--- Begin RECORDS SHOWN ---
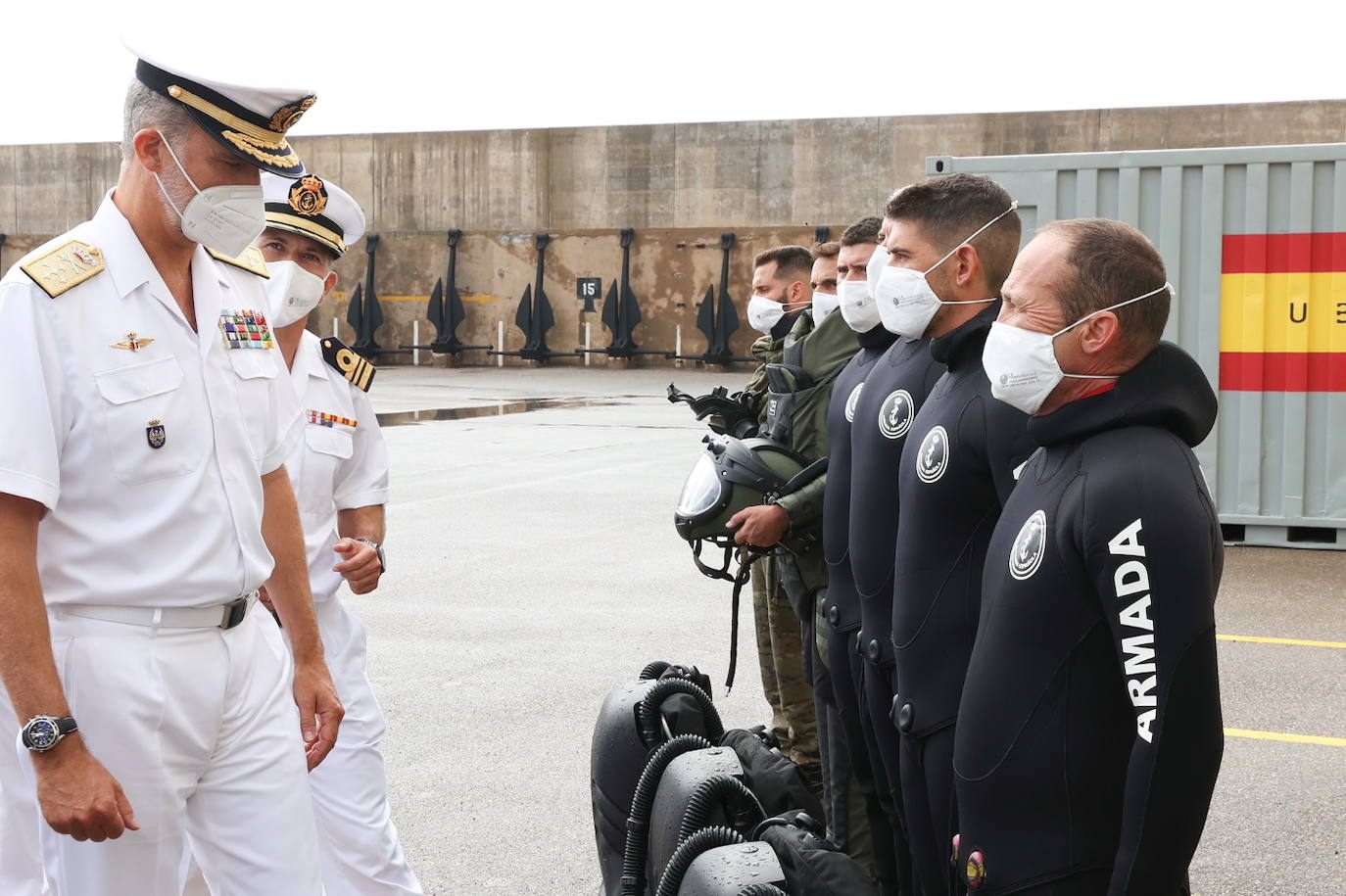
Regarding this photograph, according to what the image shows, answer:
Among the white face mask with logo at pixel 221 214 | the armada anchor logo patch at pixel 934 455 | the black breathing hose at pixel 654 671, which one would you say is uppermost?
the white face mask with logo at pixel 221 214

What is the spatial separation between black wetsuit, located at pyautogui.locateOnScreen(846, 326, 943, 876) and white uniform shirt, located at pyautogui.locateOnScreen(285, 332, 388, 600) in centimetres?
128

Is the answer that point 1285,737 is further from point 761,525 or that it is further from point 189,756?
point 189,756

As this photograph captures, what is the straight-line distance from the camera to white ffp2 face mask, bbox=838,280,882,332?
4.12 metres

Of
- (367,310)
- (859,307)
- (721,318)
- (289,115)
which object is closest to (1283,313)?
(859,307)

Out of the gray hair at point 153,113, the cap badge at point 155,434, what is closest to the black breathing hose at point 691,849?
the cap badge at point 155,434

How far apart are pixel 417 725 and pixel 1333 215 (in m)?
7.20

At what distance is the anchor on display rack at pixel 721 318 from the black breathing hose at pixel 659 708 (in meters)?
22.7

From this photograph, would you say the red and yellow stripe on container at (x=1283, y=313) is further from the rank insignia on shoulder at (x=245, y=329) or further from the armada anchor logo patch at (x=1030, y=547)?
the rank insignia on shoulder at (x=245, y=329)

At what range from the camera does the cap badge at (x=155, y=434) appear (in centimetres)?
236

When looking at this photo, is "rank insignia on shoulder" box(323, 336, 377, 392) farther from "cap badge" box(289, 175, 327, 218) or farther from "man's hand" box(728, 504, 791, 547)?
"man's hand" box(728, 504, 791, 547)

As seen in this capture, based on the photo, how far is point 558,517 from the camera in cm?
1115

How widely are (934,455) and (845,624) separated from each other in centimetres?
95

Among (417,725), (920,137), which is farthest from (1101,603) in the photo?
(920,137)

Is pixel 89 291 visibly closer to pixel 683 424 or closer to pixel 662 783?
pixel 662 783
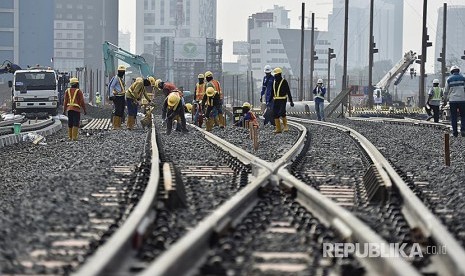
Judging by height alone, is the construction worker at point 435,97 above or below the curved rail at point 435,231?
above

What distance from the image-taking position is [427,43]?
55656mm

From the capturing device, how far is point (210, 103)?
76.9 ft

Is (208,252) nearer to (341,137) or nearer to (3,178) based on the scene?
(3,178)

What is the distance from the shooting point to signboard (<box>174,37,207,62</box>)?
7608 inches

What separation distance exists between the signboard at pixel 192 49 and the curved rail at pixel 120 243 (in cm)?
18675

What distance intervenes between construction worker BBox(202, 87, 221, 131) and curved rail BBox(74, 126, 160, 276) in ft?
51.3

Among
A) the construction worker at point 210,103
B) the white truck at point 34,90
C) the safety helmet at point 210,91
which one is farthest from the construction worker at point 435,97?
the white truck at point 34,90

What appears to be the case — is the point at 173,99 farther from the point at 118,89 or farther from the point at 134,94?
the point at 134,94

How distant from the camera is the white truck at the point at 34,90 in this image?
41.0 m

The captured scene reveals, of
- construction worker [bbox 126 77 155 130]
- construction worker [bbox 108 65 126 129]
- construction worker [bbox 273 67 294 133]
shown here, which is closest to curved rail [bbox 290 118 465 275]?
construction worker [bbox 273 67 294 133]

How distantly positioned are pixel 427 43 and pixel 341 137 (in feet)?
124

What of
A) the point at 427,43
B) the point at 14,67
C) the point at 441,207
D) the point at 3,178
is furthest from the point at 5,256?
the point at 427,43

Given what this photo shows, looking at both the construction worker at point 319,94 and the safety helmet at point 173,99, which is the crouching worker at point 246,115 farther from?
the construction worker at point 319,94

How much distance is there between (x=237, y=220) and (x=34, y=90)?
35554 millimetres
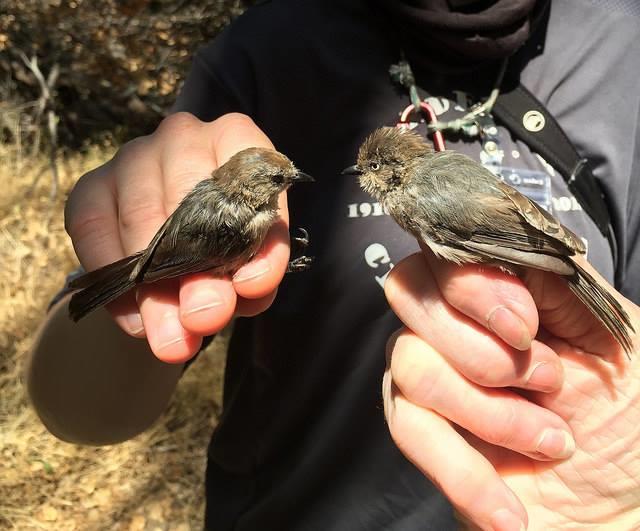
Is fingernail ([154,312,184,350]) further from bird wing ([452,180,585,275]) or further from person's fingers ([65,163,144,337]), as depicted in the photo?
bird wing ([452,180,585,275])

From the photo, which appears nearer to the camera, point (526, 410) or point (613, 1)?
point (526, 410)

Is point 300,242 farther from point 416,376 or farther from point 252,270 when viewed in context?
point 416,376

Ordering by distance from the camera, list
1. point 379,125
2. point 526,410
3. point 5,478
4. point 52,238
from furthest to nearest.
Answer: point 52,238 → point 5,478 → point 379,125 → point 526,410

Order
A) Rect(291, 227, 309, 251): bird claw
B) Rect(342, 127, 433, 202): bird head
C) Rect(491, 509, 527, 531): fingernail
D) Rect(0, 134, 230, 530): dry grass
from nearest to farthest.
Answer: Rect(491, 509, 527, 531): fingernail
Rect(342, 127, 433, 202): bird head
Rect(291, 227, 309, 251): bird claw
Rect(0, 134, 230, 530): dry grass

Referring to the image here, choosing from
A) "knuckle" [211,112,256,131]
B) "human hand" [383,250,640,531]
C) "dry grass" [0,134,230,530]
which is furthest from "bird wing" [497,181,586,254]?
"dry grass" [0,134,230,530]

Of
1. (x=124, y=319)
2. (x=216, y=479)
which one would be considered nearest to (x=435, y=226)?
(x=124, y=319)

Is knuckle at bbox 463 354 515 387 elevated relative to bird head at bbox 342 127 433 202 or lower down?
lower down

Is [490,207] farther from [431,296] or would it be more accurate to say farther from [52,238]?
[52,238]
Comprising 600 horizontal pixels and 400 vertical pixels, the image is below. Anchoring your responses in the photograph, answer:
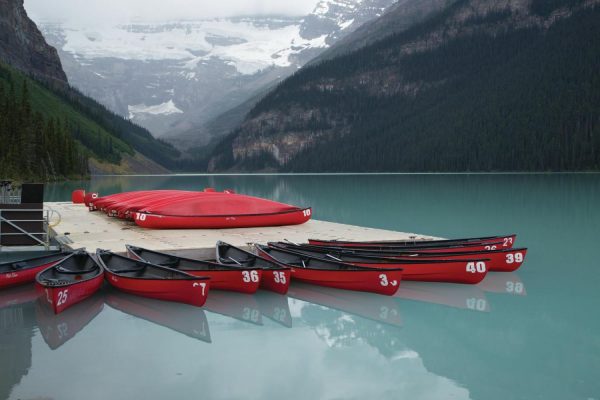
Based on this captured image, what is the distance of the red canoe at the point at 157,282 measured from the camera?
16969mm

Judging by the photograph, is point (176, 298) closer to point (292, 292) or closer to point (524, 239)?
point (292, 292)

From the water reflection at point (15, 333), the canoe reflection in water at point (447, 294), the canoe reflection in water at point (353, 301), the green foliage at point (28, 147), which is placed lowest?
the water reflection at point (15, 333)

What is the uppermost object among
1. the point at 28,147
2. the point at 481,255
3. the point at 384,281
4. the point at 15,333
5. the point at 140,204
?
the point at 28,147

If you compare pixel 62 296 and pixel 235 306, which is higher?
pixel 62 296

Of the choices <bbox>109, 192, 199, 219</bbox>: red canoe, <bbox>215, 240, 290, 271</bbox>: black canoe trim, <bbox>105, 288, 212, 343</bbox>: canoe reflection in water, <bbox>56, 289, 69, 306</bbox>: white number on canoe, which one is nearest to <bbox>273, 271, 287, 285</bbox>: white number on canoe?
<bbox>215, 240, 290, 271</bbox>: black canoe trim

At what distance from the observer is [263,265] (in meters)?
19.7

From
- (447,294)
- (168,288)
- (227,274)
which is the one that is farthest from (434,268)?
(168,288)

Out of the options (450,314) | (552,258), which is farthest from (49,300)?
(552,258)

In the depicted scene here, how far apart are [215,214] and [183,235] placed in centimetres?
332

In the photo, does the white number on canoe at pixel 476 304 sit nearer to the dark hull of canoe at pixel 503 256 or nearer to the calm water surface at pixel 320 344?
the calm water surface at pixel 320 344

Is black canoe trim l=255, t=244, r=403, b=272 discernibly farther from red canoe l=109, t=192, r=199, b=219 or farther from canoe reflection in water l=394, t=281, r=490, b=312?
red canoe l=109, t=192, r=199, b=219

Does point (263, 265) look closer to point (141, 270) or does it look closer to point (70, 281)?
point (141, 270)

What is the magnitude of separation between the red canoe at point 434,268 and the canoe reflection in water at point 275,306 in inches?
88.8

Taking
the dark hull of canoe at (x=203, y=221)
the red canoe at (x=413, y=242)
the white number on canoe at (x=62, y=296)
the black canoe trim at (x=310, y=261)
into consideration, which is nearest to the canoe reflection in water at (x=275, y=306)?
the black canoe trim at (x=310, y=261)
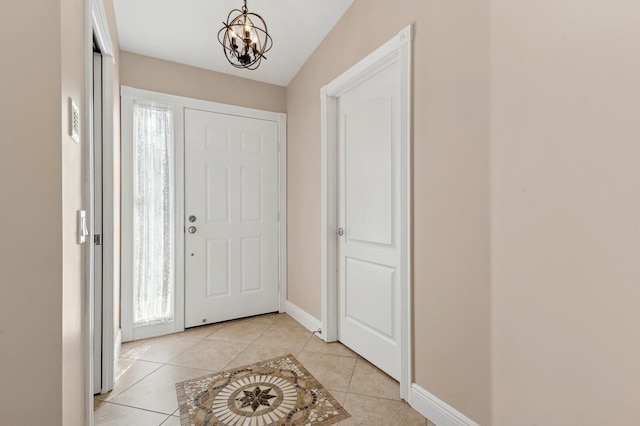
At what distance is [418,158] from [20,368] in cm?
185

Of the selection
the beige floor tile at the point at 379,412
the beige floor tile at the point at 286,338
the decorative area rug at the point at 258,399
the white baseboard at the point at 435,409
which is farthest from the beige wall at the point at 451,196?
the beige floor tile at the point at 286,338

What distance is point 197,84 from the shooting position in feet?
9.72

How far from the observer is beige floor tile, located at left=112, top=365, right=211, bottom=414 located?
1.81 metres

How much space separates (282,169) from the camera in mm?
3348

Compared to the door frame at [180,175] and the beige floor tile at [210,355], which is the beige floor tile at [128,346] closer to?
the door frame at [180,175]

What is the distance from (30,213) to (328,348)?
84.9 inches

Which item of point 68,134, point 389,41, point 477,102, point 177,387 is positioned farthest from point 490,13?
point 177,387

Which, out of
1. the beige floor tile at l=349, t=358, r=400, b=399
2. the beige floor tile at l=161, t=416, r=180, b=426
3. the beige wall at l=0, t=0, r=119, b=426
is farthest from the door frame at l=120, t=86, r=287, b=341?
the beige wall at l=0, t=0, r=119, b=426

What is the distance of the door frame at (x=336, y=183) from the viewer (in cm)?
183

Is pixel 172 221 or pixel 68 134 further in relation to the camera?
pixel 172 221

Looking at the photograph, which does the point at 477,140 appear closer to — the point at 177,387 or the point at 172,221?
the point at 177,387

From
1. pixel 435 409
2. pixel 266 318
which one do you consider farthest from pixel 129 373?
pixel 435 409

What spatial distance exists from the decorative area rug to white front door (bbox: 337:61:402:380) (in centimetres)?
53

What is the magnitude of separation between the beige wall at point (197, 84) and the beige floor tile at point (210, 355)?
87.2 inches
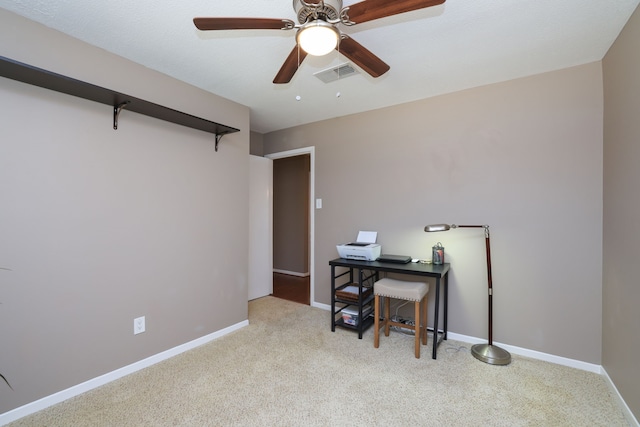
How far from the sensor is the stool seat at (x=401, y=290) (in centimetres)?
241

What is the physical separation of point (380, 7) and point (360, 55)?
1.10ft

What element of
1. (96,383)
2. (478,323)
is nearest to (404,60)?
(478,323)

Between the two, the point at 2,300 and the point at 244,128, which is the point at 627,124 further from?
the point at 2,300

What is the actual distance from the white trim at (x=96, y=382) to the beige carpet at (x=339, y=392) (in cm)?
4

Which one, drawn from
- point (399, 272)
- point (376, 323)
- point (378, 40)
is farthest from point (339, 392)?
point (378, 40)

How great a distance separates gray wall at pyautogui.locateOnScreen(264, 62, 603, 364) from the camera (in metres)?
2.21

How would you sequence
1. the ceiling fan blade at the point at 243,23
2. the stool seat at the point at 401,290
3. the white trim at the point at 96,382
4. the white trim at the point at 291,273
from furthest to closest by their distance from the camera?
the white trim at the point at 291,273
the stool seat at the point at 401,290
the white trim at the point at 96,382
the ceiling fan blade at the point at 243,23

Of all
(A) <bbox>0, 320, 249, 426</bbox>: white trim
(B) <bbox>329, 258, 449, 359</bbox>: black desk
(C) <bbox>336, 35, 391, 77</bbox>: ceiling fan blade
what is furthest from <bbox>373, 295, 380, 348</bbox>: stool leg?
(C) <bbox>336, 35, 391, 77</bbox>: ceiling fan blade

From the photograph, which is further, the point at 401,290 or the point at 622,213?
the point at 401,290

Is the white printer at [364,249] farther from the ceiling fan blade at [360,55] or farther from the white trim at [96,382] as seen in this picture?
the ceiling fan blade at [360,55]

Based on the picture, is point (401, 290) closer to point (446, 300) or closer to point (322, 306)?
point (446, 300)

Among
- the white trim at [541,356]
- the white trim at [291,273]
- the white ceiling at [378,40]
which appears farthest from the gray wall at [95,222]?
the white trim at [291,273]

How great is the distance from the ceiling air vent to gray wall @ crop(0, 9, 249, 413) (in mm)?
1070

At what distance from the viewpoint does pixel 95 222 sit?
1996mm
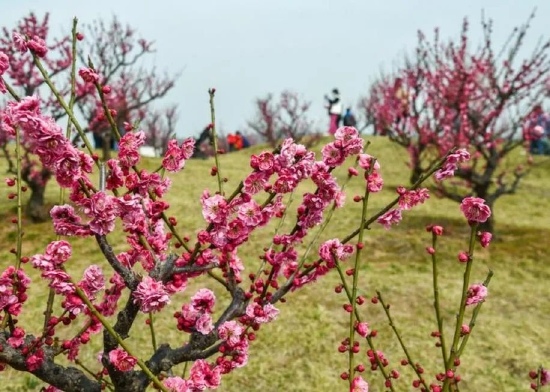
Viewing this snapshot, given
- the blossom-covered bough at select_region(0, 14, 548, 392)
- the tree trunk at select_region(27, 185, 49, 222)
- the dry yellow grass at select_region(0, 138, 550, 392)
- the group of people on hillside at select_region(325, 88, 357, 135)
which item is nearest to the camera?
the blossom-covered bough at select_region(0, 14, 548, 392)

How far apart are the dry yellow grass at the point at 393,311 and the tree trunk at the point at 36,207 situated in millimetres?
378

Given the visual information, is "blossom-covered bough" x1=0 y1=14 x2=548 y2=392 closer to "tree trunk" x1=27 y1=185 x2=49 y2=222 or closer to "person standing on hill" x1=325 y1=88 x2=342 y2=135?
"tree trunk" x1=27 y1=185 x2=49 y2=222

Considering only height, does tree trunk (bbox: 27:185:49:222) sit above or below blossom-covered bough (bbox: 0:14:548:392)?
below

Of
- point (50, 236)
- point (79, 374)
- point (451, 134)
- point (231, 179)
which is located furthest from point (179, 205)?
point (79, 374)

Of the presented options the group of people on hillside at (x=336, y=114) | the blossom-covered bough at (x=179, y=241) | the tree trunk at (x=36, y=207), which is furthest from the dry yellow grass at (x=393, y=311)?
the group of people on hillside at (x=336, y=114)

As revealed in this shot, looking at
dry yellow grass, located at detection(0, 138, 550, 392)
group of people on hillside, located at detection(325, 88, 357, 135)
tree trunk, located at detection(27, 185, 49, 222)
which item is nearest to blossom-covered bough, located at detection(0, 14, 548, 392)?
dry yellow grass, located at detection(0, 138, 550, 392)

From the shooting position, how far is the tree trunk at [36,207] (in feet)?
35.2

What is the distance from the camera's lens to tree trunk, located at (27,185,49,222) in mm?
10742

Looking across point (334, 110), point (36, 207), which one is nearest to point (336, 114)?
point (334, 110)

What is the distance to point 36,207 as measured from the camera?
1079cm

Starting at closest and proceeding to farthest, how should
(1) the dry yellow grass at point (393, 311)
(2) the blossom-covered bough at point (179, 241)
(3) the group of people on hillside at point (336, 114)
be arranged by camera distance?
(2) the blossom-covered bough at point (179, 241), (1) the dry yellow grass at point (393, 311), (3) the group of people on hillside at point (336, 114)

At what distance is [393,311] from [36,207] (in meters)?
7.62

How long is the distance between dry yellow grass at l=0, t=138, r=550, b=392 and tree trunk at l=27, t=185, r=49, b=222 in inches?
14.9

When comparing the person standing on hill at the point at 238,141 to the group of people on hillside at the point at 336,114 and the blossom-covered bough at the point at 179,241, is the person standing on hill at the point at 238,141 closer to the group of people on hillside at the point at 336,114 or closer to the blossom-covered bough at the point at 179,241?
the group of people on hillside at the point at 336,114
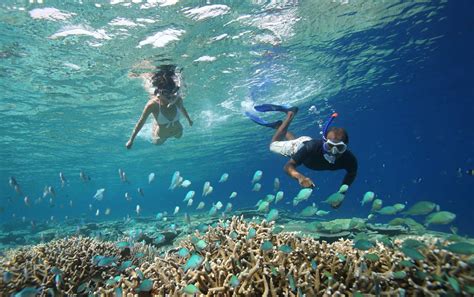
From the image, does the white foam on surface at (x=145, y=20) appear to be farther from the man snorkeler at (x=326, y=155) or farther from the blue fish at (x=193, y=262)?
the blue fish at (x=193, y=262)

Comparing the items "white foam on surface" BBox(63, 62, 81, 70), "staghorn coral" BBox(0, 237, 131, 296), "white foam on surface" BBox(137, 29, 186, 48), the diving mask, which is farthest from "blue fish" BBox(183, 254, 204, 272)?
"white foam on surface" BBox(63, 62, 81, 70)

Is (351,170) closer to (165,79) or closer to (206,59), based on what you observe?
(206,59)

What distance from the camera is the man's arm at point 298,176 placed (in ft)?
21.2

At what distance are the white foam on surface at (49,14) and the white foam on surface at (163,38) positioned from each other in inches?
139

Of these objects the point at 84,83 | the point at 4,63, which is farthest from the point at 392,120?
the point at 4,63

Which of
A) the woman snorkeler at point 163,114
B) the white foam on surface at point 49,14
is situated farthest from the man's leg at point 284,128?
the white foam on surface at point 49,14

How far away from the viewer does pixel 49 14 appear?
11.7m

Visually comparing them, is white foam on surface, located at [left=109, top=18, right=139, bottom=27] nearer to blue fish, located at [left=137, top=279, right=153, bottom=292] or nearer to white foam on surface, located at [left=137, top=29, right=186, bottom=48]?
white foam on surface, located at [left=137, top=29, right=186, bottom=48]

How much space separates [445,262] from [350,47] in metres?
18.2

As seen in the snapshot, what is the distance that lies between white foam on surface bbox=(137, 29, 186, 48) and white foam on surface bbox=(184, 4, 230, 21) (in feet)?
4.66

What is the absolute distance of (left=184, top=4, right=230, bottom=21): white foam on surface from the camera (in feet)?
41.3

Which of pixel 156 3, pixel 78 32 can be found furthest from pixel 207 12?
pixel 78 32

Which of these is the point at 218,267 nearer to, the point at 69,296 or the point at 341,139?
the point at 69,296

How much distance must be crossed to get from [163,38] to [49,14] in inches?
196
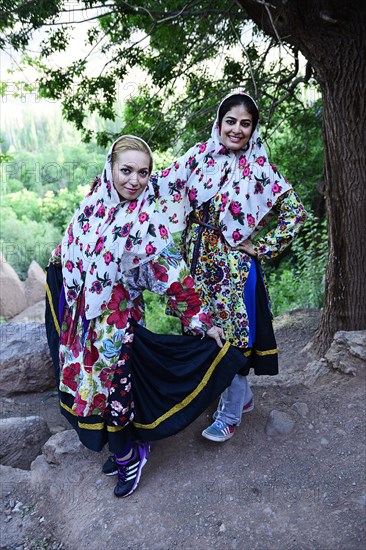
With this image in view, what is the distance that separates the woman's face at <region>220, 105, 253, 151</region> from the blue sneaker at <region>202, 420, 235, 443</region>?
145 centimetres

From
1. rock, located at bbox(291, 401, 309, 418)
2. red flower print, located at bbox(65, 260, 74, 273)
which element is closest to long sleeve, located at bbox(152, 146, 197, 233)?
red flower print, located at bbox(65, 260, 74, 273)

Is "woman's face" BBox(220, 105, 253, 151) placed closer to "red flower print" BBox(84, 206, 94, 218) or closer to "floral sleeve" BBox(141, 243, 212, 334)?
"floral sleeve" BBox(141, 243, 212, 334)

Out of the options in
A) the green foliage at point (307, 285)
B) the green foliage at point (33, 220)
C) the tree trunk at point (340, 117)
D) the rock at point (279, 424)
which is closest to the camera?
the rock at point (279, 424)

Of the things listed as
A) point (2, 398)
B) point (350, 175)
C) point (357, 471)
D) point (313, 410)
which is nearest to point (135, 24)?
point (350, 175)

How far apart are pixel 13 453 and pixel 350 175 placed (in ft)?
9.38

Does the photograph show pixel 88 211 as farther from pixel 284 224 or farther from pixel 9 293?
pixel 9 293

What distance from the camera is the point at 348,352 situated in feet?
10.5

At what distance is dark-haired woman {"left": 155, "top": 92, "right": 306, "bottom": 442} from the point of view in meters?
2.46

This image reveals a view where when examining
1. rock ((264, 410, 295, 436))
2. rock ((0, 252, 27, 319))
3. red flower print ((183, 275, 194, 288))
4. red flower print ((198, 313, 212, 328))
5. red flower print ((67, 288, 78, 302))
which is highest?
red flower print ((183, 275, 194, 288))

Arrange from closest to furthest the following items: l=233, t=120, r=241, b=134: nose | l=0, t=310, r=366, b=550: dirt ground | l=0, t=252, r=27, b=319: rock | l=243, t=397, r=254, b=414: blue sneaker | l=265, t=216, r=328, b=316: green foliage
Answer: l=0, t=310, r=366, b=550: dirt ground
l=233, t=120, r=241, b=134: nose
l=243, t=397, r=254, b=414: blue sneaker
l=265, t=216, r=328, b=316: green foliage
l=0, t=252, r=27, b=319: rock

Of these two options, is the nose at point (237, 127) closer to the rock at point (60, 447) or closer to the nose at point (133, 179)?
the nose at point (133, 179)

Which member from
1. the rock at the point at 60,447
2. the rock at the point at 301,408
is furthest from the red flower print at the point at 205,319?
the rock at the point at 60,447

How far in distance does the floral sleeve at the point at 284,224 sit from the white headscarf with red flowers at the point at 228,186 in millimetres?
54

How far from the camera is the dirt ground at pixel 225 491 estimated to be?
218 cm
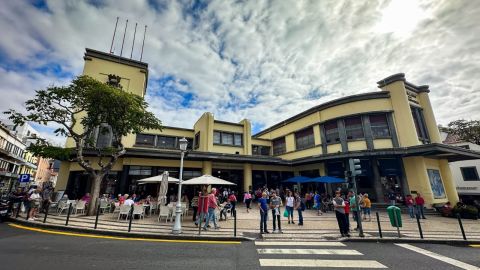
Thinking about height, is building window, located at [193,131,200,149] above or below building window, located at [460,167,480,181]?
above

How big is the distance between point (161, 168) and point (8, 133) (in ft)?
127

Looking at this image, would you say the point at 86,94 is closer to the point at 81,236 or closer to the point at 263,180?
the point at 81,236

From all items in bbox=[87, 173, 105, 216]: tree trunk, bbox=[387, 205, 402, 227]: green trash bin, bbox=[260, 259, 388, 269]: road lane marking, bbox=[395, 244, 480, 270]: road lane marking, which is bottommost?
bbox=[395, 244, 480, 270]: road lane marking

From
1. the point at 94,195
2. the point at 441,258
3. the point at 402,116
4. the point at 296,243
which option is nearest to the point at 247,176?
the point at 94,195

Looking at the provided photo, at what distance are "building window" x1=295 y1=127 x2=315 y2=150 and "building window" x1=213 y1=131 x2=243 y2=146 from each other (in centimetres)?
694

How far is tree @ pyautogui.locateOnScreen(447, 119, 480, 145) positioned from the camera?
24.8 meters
--- End RECORDS SHOWN ---
> _PROBLEM TO WORK ON_: Nothing but the lines from the one with "From all items" through the last line should be repeated, each exactly as it stands.

> _WORKED SOLUTION_:
From all items in bbox=[87, 173, 105, 216]: tree trunk, bbox=[387, 205, 402, 227]: green trash bin, bbox=[260, 259, 388, 269]: road lane marking, bbox=[395, 244, 480, 270]: road lane marking, which is bottommost?
bbox=[395, 244, 480, 270]: road lane marking

From
1. the point at 94,195
2. the point at 441,258
3. the point at 402,116
4. the point at 296,243
which option is nearest to the point at 247,176?
the point at 94,195

Looking at the provided photo, at what distance are "building window" x1=295 y1=127 x2=315 y2=150 and "building window" x1=213 y1=131 x2=243 y2=146 from each other (in centimetres)?
694

How far is tree @ pyautogui.locateOnScreen(447, 119, 480, 145) positioned from the camera?
24.8 meters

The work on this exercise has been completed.